Pati, Gatra.com - Penggusuran kawasan lokalisasi Lorok Indah (LI) Kabupaten Pati, Jawa Tengah menuai polemik. Pasalnya, dari sebanyak 70-an bangunan liar yang ditertibkan, menyisakan satu bangunan yang disebut dijadikan sebagai pondok pesantren.
Gedung itu tak lain adalah eks-Kafe Permata milik Zainal Musyafak yang kemudian diwakafkan kepada KH Nuril Arifin (Gus Nuril) untuk dijadikan Pondok Yayasan An-Nuriyah Soko Tunggal. Bangunan itu berdiri di lahan seluas 5.000 meter persegi dan terletak di kawasan LI bagian selatan.
Sebelumnya sempat terjadi perlawanan dalam proses eksekusi yang digelar pada Kamis (3/2) lalu.
Bupati Pati Haryanto mengatakan, bakal tetap menertibkan bangunan yang diklaim sebagai pesantren tersebut. Hanya saja, untuk jadwalnya menunggu hasil rapat koordinasi dengan pihak-pihak terkait.
Terlebih disebutkannya, berdasarkan data dari Kantor Kementerian Agama (Kemenag) Pati, pesantren itu belum berizin. Demikian pula, perwakafannya juga tidak terdaftar secara administratif.
"Sisa bangunan. Saya sudah koordinasikan dengan berbagai pihak. Banyak juga masukkan dari penghuni LI sendiri. Jadi pembongkaran tidak tebang pilih. Sebab ini merupakan pembongkaran bangunan liar, yang dipergunakan untuk prostitusi, tidak berizin usaha, dan ada di lahan pertanian berkelanjutan," ujarnya, Rabu (16/2).
Ia juga telah memastikan jika perizinan untuk pondok pesantren di kawasan LI itu tidak terpenuhi. Sehingga bisa dikatakan tidak ada bangunan yang secara sah bisa disebut sebagai pondok pesantren di LI.
Ketua PCNU Pati, Kiai Yusuf Hasyim turut menegaskan bahwa tidak ada pondok pesantren di LI. Ia mengaku sudah melakukan kroscek di berbagai lembaga. Hasilnya, pesantren itu memang tidak berizin.
"Di seksi Ponpes Kemenag sampai saat ini tidak ada satu pun pondok yang izin operasionalnya terdaftar di LI. Begitu pula data dari RMI. Tak ada pondok di sana. Sehingga saya sampaikan kepada masyarakat, pembongkaran ini sudah benar," bebernya.
Diberitakan sebelumnya, Pengasuh Pondok Pesantren An-Nuriyah Pati, Khoirul Annas mengatakan, bangunan di kompleks itu meliputi kantor pengurus pesantren, aula, dan dua bangunan semi permanen. Meski begitu, diungkapkan jika bangunan itu nyaris dirobohkan lima unit peralatan berat, usai 70-an bangunan lain diratakan dengan tanah.

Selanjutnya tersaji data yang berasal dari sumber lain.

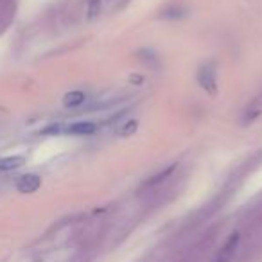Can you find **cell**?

"Sebelum jam 15.00 WIB, kawan-kawan yang di sini bilang, tunggu dulu-tunggu dulu, belum ada persetujuan. Ada sekitar lima unit alat berat membongkar. Kamar santri dua lantai dirobohkan. Masih ada empat yang berdiri. Aula, dua gudang dan gedung untuk kantor sekaligus untuk menjahit," ujarnya di lokasi, Jumat (4/2).
Melihat gedung tersebut nyaris ditertibkan, Annas dan sejumlah massa pun mencoba menghadang peralatan berat tersebut. Hanya saja, proses penertiban bangunan pesantren tetap berlanjut. Proses penggusuran gedung itu baru berhenti, saat Gus Nova yang tak lain merupakan putra KH Nuril Arifin turun tangan.
"Kami ikut berlari menjaga-jaga agar tidak bentrok. Gus Nova bilang berhenti atau tidak. Alat berat pada mundur. Hingga ada bangunan yang tersisa," katanya.